Udostępnione dane:
== == ==

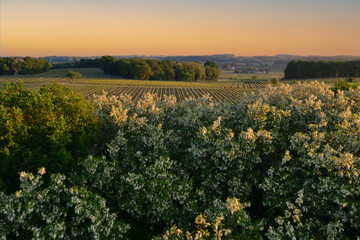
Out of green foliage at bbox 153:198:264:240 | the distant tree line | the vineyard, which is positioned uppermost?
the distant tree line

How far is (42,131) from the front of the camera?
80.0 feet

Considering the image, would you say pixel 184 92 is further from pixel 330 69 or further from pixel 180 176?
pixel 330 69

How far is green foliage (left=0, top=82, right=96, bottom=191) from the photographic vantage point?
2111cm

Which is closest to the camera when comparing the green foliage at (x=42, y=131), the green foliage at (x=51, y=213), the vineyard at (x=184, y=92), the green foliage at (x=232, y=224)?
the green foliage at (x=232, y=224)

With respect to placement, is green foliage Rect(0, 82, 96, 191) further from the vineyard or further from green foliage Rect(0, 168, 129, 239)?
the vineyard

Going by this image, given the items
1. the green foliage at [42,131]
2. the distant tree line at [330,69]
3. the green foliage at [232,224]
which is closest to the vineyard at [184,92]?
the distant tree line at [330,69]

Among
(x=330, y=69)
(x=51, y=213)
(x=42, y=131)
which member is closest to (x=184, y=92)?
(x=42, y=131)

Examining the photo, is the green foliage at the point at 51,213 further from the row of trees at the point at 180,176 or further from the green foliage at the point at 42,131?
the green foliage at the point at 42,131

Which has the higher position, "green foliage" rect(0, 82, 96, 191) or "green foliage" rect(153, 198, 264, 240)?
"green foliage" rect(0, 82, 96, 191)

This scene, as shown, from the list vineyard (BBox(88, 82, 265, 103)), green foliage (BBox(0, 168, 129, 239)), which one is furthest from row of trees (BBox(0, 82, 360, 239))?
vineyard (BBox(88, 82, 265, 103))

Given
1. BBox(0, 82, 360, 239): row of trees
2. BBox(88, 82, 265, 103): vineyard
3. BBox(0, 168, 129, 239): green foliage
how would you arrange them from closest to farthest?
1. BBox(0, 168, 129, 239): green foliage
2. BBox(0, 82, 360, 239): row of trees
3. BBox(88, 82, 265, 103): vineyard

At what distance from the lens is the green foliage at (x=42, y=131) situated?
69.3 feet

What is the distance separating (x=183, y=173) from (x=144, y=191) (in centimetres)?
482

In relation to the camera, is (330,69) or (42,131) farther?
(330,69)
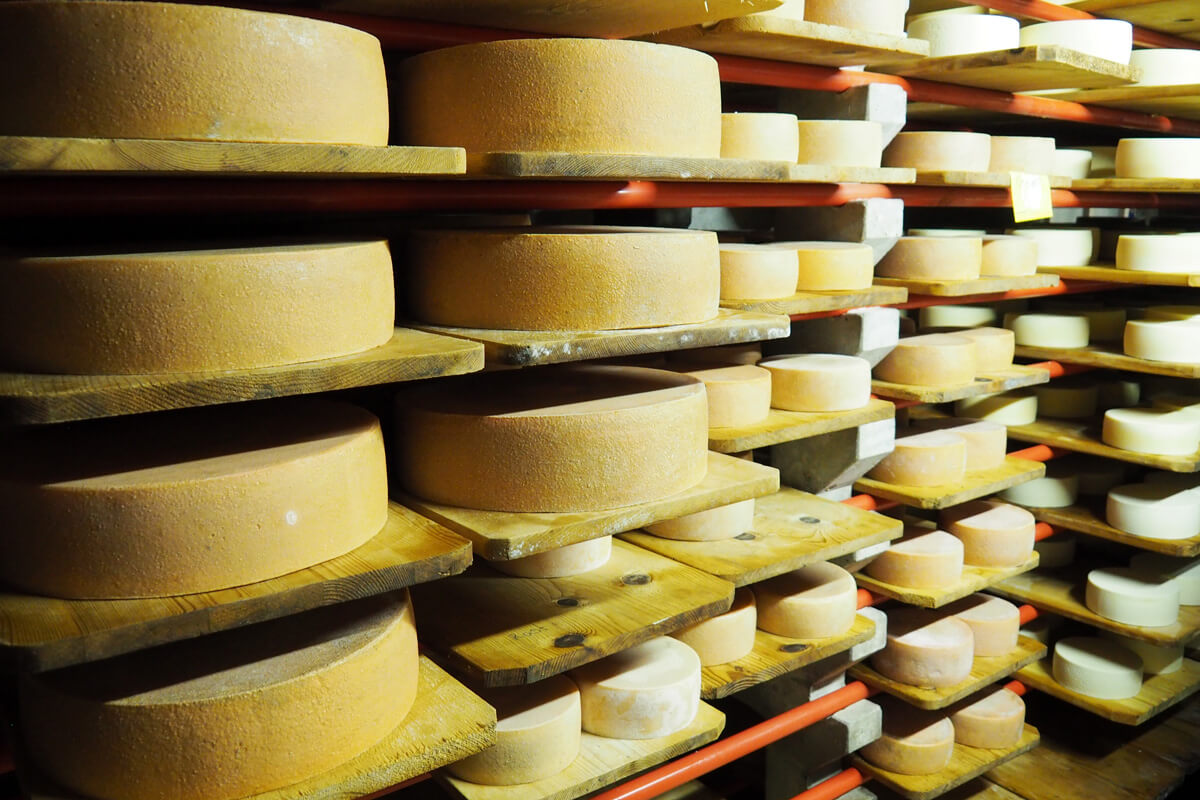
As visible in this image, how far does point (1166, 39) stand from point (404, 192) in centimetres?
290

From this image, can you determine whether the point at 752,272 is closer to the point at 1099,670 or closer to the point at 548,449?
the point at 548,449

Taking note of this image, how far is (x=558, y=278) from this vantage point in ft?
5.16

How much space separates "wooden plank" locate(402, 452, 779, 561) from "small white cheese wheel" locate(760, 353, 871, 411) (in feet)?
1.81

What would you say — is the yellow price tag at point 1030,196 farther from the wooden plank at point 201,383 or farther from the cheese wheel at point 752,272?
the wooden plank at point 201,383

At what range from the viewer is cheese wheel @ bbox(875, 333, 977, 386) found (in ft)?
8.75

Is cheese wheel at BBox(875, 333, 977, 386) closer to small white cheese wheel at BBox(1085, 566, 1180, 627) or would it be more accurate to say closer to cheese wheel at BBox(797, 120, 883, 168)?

== == ==

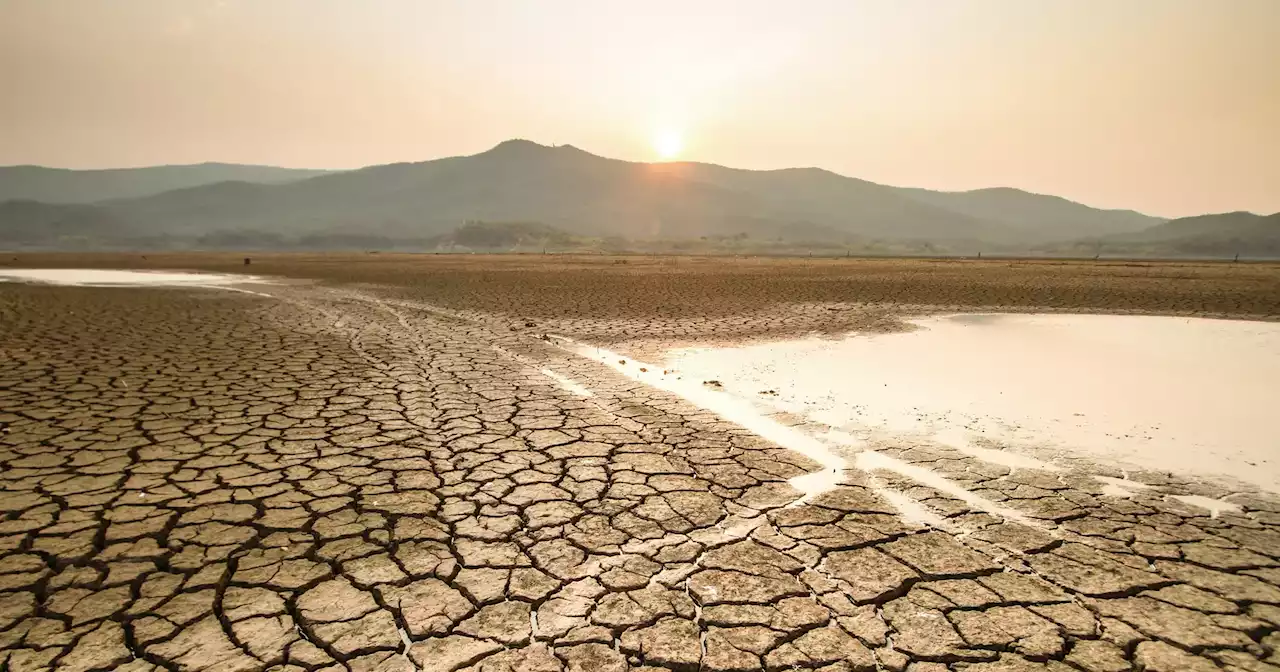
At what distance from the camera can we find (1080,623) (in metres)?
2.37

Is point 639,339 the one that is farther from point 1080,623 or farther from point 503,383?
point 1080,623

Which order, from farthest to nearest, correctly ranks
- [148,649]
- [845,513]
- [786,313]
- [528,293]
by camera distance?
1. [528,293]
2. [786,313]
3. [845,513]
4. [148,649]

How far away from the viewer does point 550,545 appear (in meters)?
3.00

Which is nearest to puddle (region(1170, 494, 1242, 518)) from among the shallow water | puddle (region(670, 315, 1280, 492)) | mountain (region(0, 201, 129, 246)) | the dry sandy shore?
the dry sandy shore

== == ==

Cel zadania: Zbierz z powyższych wpisów wszystkie wiersze, w których występuje słowo „image”, i przepisz je.

Wynik:
Considering the image, would you say pixel 184 92 is further from pixel 330 69 or further from pixel 180 176?
Going by this image, given the items
As visible in this image, how far does point (1166, 39) stand from point (404, 192) in centimetres?
From this image, can you determine whether the point at 752,272 is closer to the point at 1099,670 or closer to the point at 548,449?
Taking note of this image, how far is (x=558, y=278) from this vantage point in ft?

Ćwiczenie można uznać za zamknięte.